**Material to process:**
□ □ □

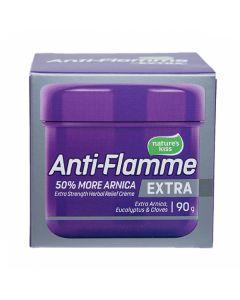 Anti-Flamme Cream Extra 90g ANTI-CE-90G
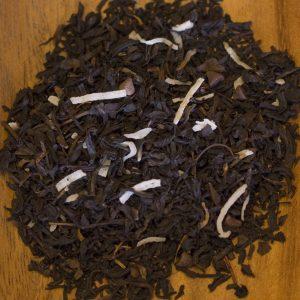 Chocolate Coconut black tea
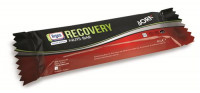 Born Recovery Nuts Bar - 1 x 48g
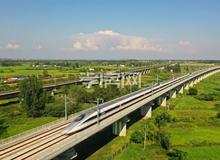 汉十高铁新线全线联调联试 年底开通运营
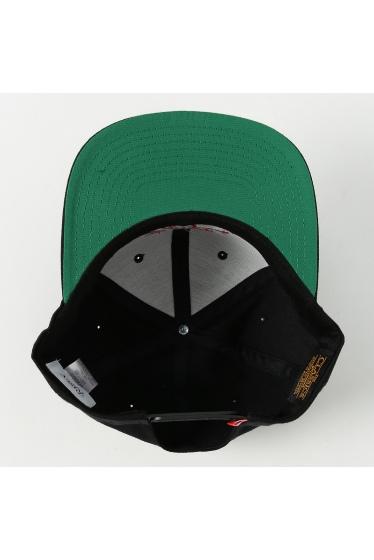�������� RISEY / �饤���� NR CAP �ܺٲ���5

□ □ □

The reply must consist of the complete listing, reproduced exactly, with no images.

**Your response:**
 Anti-Flamme Cream Extra 90g ANTI-CE-90G
 Chocolate Coconut black tea
 Born Recovery Nuts Bar - 1 x 48g
 汉十高铁新线全线联调联试 年底开通运营
�������� RISEY / �饤���� NR CAP �ܺٲ���5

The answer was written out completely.